Become a lifelong learner.
Sam Parker, founder of GiveMore.com, has a lot of great ideas on how to create your life and career success. I really like what he has to say about the importance of lifelong learning. Check it out…
“Focus on what you can learn rather than showing what you know. Much of what you know began with the work of someone else.”
This is great career advice. I’m a big believer in the power of lifelong learning. Tweets 81 and 82 in my career success book Success Tweets: 140 Bits of Common Sense Career Success Advice, All in 140 Characters or Less get to the heart of lifelong learning. Become a lifelong learner. The half-life of knowledge is rapidly diminishing. Staying in the same place is the same as going backward. Learn faster than the world changes. In a world that never stops changing, you must continue learning and growing.
If you want to create the life and career success you deserve, you need to become a lifelong learner.
Having the humility to admit that you don’t know it all is the first step in becoming a lifelong learner.
Louis L’Amour, the great American writer of stories about the old west captured the essence of lifelong learning quite well…
“There will come a time when you believe everything is finished. That will be the beginning.”
I know a lot about career and life success. I’ve written several books on it. I give lots of talks about it. I’ve coached hundreds of people, helping them build the life and career success they want and deserve. I blog for JenningsWire. At one point, I thought I knew it all. Then I realized that was just my ego.
Once I got a little more humble, I realized that every time I write about life and career success, every time I speak about it, every time I coach someone, I gain a deeper understanding of what it takes to create life and career success. I learn from my thinking. I learn by interacting with my audiences. I learn from my coaching clients. My humility and openness is the key to my continual learning.
I begin anew every day, doing whatever I can to learn about life and career success so I can pass on this knowledge and wisdom to others. I choose to keep learning. So should you. I’ve learned that if you don’t keep learning, you don’t stand still – you fall behind in the game of life. I’ve also learned that what I learned after I knew it all was some of the best and most important of my learnings.
I try to put Sam Parker’s advice to work every day. I engage others in conversation. I listen to what they have to say. I am humble enough to realize that while I know a lot about life and career success, there are lots of people who know just as much – or even more – that I do. That’s why I stay teachable. I read books and blogs. I listen when other experts talk.
Are you teachable, or do you think you know it all?
Be teachable. Begin every day with the intent of learning something new and you will be on your way to creating the life and career success you deserve.
The common sense career success point here is simple. Successful people follow the career advice in tweets 81 and 82 in Success Tweets. “Become a lifelong learner. The half-life of knowledge is rapidly diminishing. Staying in the same place is the same as going backward.” (81) “Learn faster than the world changes. In a world that never stops changing, you must continue learning and growing.” (82)

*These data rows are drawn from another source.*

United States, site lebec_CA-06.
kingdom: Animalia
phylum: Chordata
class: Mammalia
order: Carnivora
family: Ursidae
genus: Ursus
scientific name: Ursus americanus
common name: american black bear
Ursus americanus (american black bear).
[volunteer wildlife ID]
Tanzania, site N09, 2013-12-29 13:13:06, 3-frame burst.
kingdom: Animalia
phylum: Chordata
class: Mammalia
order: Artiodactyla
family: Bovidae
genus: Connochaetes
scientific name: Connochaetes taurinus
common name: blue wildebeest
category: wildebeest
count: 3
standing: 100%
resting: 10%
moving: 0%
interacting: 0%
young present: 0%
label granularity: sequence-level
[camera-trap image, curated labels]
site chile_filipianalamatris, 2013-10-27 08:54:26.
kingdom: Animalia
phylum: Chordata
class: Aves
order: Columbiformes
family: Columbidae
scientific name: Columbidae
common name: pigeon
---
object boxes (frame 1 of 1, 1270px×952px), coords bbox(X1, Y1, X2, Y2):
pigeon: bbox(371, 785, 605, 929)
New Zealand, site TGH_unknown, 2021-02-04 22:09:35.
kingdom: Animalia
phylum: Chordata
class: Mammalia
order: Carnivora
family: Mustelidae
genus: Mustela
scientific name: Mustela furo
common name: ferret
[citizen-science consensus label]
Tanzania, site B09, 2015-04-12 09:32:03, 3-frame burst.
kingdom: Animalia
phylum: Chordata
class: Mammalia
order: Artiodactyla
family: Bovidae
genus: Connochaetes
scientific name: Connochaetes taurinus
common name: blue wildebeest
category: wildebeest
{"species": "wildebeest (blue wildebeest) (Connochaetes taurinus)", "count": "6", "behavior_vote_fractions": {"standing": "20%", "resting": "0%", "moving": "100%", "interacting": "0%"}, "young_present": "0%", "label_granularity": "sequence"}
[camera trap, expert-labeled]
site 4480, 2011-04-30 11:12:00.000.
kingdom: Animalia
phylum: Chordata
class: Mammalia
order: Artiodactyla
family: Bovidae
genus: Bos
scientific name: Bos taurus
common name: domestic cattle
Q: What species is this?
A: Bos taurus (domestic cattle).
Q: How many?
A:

Lifelong learning is really important to creating the successful life and career you want and deserve. Treat each new day as an opportunity to learn. Stay open to new people and new ideas. If you do this, you’ll come to realize that you are never finished learning and that what you learn after you know it all is the most valuable knowledge you’ll develop.
That’s my career advice on lifelong learning. What do you do to keep learning and growing? Please share your thoughts in a comment. As always, thanks for reading my thoughts on life and career success. I value you and I appreciate you.